# Supplied text
•••••
The Bend Rockies were a minor league baseball team that played in Bend, Oregon. The Rockies were members of the Class A-Short Season Northwest League for three years, from 1992 through 1994 and were affiliated with the Colorado Rockies. Prior to 1995 season the franchise relocated to Portland, Oregon, where they continued play as the Portland Rockies.

History
Following two seasons operating as a co-op club, the bend franchise signed player development contract with the expansion Colorado Rockies. Bend was the first affiliate for the Colorado, who would not begin play until the following season in 1993. Bend, who had been named the Bucks for the past five years changed their moniker to mirror their parent club. The Bend Rockies began play in 1992.

The Rockies posted a record of 43-33 on the year to win the south division title. Bend faced the Bellingham Mariners for league championship, but were swept by the Baby M's in the three game championship series.
•••••
# Data rows
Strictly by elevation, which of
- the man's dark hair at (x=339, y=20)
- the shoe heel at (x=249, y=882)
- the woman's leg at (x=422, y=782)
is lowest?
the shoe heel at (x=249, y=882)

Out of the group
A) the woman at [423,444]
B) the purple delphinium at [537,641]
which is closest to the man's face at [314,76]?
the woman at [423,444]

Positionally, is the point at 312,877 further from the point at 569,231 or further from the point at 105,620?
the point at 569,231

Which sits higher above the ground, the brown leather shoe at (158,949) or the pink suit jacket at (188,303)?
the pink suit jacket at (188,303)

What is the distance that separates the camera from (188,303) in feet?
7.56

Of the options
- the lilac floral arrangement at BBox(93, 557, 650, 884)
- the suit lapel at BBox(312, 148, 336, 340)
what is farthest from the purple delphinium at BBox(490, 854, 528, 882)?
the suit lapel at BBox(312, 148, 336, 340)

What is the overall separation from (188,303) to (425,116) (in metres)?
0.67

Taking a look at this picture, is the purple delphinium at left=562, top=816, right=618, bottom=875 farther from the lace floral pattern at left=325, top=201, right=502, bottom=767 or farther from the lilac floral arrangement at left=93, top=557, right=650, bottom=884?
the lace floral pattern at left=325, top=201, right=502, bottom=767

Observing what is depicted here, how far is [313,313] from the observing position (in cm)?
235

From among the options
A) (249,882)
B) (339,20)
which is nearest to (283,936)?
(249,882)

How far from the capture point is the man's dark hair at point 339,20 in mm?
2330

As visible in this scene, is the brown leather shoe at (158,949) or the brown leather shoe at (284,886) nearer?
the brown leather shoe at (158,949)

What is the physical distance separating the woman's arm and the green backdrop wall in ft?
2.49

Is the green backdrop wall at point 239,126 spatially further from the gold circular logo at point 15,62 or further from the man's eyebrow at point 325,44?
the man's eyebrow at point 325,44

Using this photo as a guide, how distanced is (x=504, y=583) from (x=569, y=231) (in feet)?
•••••
# Your task
Reproduce the passage of the Bend Rockies text starting at "The Bend Rockies were" and ending at "play in 1992.". Work from the Bend Rockies text alone, without relying on the rows.

# Response for this exercise
The Bend Rockies were a minor league baseball team that played in Bend, Oregon. The Rockies were members of the Class A-Short Season Northwest League for three years, from 1992 through 1994 and were affiliated with the Colorado Rockies. Prior to 1995 season the franchise relocated to Portland, Oregon, where they continued play as the Portland Rockies.

History
Following two seasons operating as a co-op club, the bend franchise signed player development contract with the expansion Colorado Rockies. Bend was the first affiliate for the Colorado, who would not begin play until the following season in 1993. Bend, who had been named the Bucks for the past five years changed their moniker to mirror their parent club. The Bend Rockies began play in 1992.